La région Thoune-Heimberg-Langnau est célèbre dans toute l'Europe pour ses poteries artisanales aux engobes. Ce sont essentiellement des entreprises familiales qui fabriquent des petites séries et des pièces uniques en utilisant une technique artisanale traditionnelle. Cet artisanat ayant longtemps été pratiqué par de petites entreprises rurales pour s'auto approvisionner, il a reçu le nom de « céramique paysanne ». Au début du 18e siècle, on voit apparaître dans le canton de Berne cinq centres de poteries, chacun avec ses caractéristiques artistiques : Langnau, Heimberg et Albligen fabriquent de la poterie aux engobes, Simmental et Bäriswil produisent de la faïence blanche vernissée. La demande de céramique paysanne augmente fortement au 19e siècle avec l'arrivée du tourisme.

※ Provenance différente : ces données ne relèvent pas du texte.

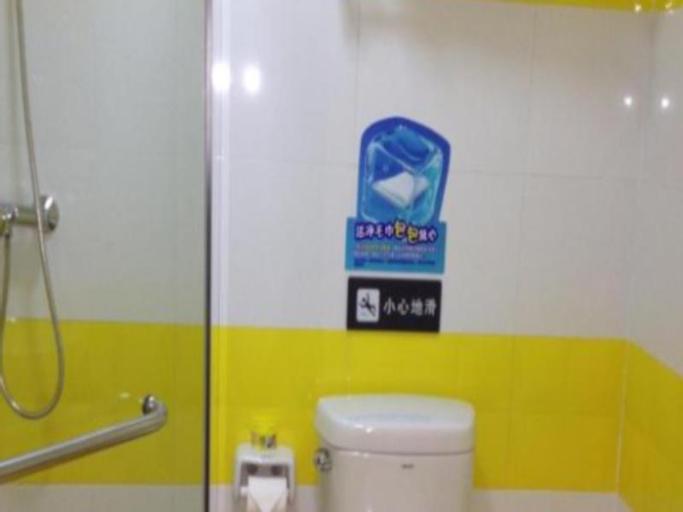 7 Days Inn Jiangyin East Chengjiang Road Changshan Housing Building Branch, Wuxi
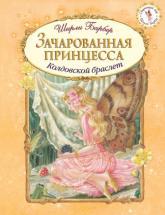купить: Книга Зачарованная принцесса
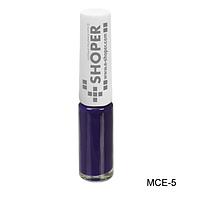 Лак для рисования с тонкой кисточкой Vizavi фиолетовый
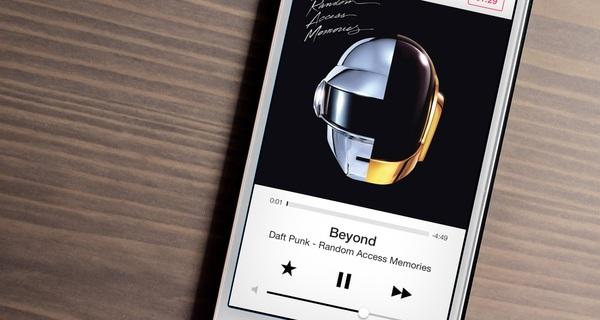 Apple được cấp bằng sáng chế công nghệ tự động quét và loại bỏ lời chửi thề trong bài hát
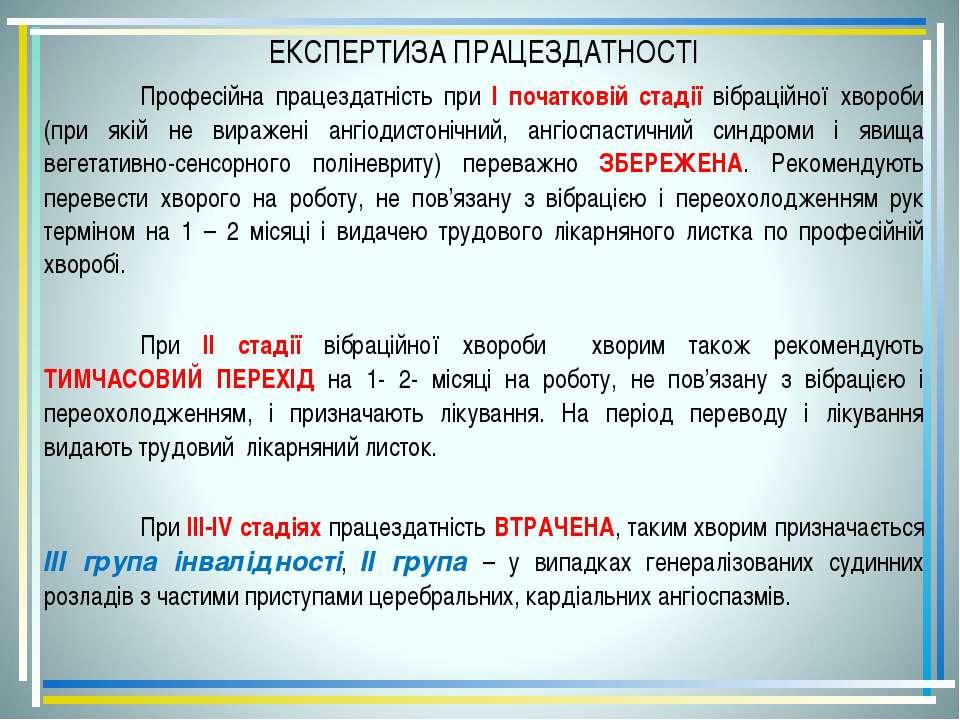 ЕКСПЕРТИЗА ПРАЦЕЗДАТНОСТІ Професійна працездатність при І початковій стадії в...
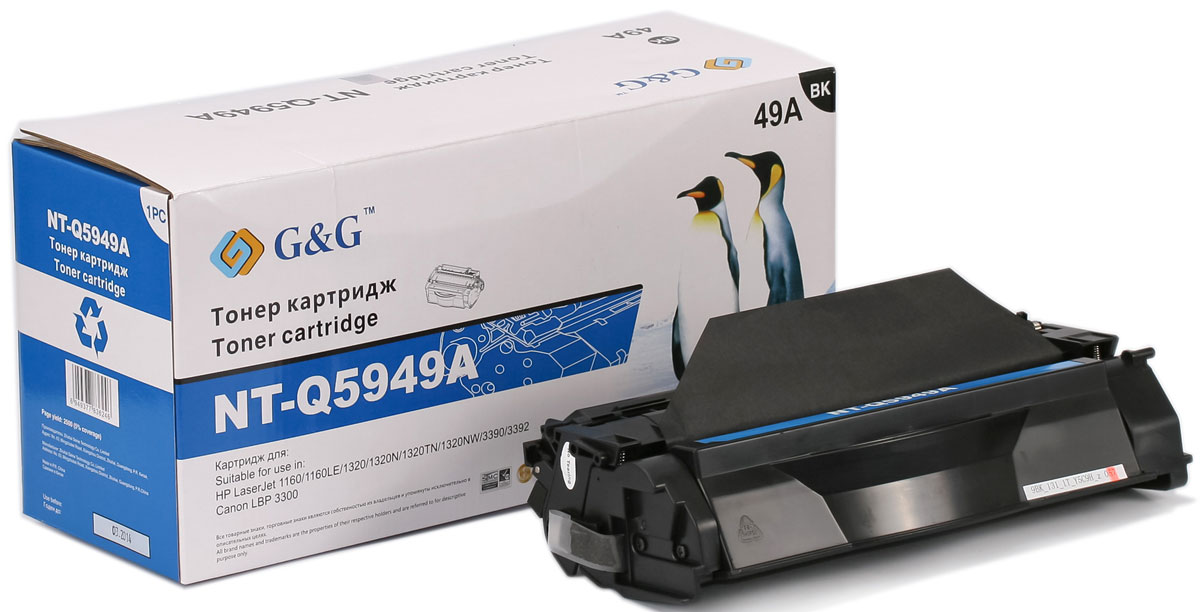 G&G NT-Q5949A тонер-картридж для HP LaserJet 1160/1320/3390/3392/Canon LBP-3300/3360 compatible new rl1 0540 000 rl1 0540 tray 2 paper pickup roller for hp 1160 1320 3390 3392 2727 2014 2015 lbp3300 3310 3360 3370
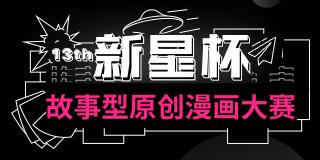 【活动】新星杯故事型原创漫画大赛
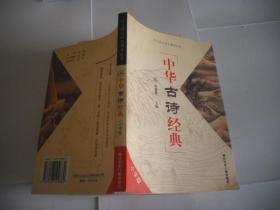 中华古诗经典:小学版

A leur apogée au tournant du 20e siècle, de nombreuses manufactures exposent de la céramique de décoration et de la majolique de Thoune aux foires de Paris et de Londres. Aujourd'hui, cet artisanat est pourtant menacé, même si la relève est activement préparée par la formation d'apprentis. D'une part, les artisans font partie d'un secteur économique difficile, où les habitudes de consommation ont changé, et où de grands distributeurs inondent le marché d'importations à bas prix. D'autre part, la Confédération a réuni les professions de potier et de peintre sur céramique sous la même dénomination de « céramiste ».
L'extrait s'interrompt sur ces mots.